By the time I reached the side alley of the Ganabhaban complex, there was a wave of pent-up anger within me. I was frustrated by the irresponsibility of my fellow citizens. The powerful boost of the procession therefore made me react without thinking of any consequences. And I was lucky to have none.
Wasn’t there an incident where a lawmaker’s son got into trouble for getting into the grudge of the streets? The battle of the four wheels and the two wheels ran a full course. Epic! When I was a student at a public university, our bus driver drove like a Formula 1 driver in Dhaka. We used to feel like the kings of the streets. I once heard that one of the bus drivers at my university had an argument with a microbus belonging to the Prime Minister’s Office (PMO). It was in the 90s. The microbus driver bragged, âCan’t you see my office sign? The other joked, âYou work for a prime minister. On my bus, everyone is a potential prime minister. Ah, democracy. It is good to know such an egalitarian theory.

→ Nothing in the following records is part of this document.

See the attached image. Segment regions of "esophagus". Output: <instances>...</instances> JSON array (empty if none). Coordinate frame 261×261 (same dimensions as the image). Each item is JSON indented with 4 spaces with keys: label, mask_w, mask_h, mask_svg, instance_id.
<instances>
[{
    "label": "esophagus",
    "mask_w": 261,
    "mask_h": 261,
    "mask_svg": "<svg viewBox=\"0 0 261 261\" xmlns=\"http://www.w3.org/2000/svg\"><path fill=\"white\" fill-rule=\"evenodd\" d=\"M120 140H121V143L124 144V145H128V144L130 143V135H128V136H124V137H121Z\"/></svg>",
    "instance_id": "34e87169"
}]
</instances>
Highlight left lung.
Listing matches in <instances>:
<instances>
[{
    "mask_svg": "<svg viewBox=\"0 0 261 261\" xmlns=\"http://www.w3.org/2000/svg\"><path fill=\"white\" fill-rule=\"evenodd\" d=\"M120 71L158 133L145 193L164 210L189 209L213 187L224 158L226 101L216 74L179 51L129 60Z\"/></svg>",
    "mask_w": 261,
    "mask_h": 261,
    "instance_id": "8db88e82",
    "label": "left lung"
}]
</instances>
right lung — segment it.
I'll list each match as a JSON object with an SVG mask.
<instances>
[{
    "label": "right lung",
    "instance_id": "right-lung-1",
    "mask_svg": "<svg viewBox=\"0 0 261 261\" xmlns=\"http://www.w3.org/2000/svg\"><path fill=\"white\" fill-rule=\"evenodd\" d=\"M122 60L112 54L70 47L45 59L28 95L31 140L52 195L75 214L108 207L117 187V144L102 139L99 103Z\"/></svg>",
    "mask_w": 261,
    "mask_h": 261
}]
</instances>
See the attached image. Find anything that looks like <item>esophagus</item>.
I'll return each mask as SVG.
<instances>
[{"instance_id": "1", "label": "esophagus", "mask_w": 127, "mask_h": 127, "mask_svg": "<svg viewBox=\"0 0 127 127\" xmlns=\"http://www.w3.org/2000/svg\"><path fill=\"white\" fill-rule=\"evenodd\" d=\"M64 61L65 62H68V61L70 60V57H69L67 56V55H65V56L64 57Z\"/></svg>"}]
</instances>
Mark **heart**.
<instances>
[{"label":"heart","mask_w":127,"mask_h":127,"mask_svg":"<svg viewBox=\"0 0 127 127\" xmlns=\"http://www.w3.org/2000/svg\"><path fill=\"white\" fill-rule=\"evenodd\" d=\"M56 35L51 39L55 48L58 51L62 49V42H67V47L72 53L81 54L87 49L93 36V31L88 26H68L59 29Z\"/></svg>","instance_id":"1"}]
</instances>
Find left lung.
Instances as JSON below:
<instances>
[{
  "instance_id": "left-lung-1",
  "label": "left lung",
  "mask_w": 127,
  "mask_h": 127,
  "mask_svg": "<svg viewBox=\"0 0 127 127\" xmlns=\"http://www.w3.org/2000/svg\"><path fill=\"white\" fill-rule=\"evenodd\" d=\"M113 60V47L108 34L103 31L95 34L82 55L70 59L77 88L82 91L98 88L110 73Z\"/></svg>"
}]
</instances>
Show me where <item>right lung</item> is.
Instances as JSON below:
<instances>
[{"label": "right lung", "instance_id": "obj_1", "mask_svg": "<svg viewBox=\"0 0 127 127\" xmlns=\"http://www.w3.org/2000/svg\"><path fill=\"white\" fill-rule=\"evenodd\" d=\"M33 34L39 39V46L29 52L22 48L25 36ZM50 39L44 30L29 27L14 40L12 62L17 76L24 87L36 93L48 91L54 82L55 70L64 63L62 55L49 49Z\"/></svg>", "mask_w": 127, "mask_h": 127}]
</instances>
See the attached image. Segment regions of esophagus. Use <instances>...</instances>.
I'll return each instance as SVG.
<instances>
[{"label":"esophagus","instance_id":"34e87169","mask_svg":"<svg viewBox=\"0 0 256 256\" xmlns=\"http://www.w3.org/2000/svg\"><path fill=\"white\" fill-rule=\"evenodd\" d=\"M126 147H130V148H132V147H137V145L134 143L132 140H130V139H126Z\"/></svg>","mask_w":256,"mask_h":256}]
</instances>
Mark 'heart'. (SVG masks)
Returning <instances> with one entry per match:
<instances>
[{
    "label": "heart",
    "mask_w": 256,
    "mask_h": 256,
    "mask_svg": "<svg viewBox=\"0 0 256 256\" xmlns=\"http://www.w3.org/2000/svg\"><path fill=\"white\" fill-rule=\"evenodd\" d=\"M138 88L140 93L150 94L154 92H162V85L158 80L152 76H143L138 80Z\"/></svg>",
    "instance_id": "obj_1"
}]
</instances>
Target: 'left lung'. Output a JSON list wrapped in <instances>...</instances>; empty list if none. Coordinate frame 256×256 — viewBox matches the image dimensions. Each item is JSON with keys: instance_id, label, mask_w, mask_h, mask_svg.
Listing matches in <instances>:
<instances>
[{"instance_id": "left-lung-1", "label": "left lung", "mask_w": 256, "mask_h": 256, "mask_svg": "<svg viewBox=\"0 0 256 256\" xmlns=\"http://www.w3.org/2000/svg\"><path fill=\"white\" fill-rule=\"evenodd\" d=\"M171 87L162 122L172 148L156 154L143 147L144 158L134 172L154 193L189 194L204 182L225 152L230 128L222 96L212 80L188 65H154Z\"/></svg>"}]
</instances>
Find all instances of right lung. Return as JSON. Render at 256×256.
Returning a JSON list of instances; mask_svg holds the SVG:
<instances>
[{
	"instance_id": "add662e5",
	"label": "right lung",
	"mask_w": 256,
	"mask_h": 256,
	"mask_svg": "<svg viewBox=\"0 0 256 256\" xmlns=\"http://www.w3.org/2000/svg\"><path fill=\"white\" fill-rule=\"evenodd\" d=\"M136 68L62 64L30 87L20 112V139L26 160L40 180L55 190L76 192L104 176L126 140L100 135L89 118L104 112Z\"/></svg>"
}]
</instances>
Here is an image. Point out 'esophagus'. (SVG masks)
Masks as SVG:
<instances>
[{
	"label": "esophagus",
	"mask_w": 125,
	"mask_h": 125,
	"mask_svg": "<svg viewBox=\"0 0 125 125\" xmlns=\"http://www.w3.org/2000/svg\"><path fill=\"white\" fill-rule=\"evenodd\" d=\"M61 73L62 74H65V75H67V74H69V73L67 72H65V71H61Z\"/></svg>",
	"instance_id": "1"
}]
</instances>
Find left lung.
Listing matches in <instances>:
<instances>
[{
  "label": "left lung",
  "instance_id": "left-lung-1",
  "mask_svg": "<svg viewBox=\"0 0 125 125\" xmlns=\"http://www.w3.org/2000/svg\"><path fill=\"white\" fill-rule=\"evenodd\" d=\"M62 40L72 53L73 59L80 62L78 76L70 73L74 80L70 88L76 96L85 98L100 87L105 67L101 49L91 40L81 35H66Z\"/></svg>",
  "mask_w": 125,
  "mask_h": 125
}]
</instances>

It’s nice to hum Tagore, for example, “We all rule as kings in our king’s kingdom. Why else would we join hands with him?” But how many of us can internalize such principles, let alone put them into practice?
I will close with an incident that happened about two weeks ago. The driver of a carpool motorcycle set his own vehicle on fire as a traffic sergeant was about to fine him for improper parking. The man couldn’t take it anymore. He was tired of the daily routine of systemic abuse. The fire smothered in him came out like a return from the repressed, and in this momentary error of reason he destroyed the very vehicle on which he depended for his sustenance. Police later questioned him to learn that the man was already at a critical point because he was heavily in debt.
Speaking of which, I have to go back to my watching Squid Game on Netflix, the Korean class disparity survival drama. Sometimes illusions are the only way to deal with reality. They are the therapeutic antidotes to momentary failures of reason. Have a nice week end!
Shamsad Mortuza is Acting Vice Chancellor of the Bangladesh Liberal Arts University (ULAB) and Professor of English at Dhaka University (on leave).